U.S. beach volleyball player April Ross explained that she and partner Alix Klineman had trained in a sauna to prepare for Tokyo. Russian shooter Alexey Alipov said he never encountered anything like these conditions during the men’s trap event.
“This is the first time that I have had streams of sweat, quite literally, that I had to wipe off each three, four shots and sometimes two,” he said after finishing eighth in men’s trap. “I had to take my glasses off and wipe off the sweat.”
Not everyone was walking into an unfamiliar climate. Some members of the U.S. women’s soccer team suggested that Japan did not feel much different from summertime matches they played in Kansas City, Houston and North Carolina.
“Hey, man, I grew up in Daytona Beach,” said Perry Baker, a wing on the men’s rugby team. “If you know anything about Florida, it’s super hot and humid there.”

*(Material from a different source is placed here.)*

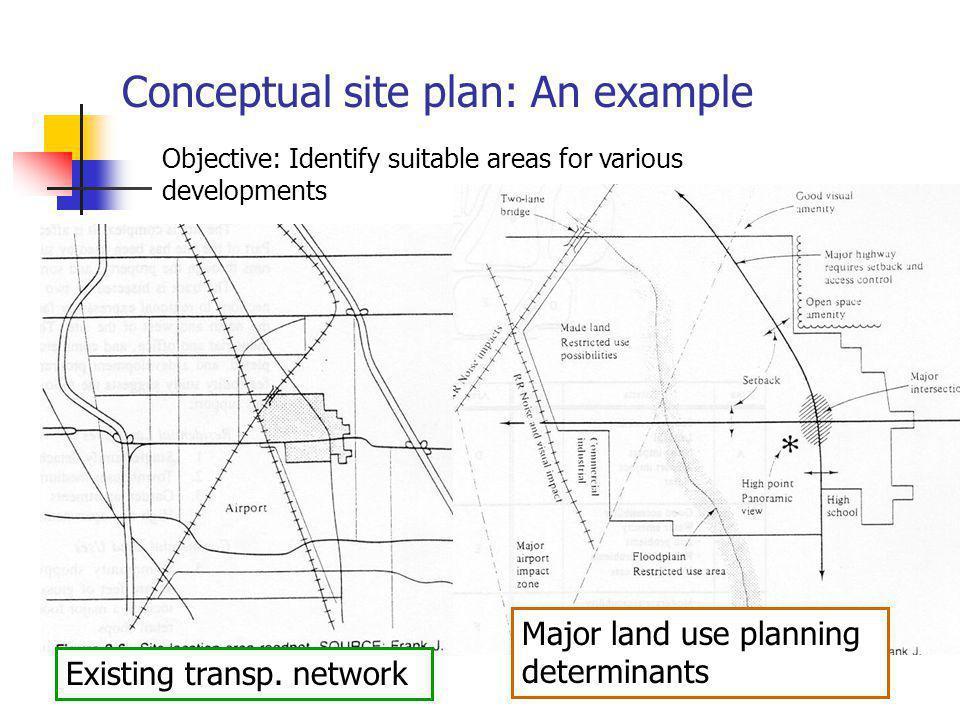 Conceptual site plan: An example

But even athletes competing in or on the water found Tokyo uncomfortable. Much like the canoeists, open-water swimmers worried about the ocean temperature at Odaiba Marine Park.
New Zealand swimmers, when not inside the Tokyo Aquatics Center, have taken a page from the 7-Eleven playbook. Sipping from a cup, Lewis Clareburt explained to the media that they had taken to drinking slushies.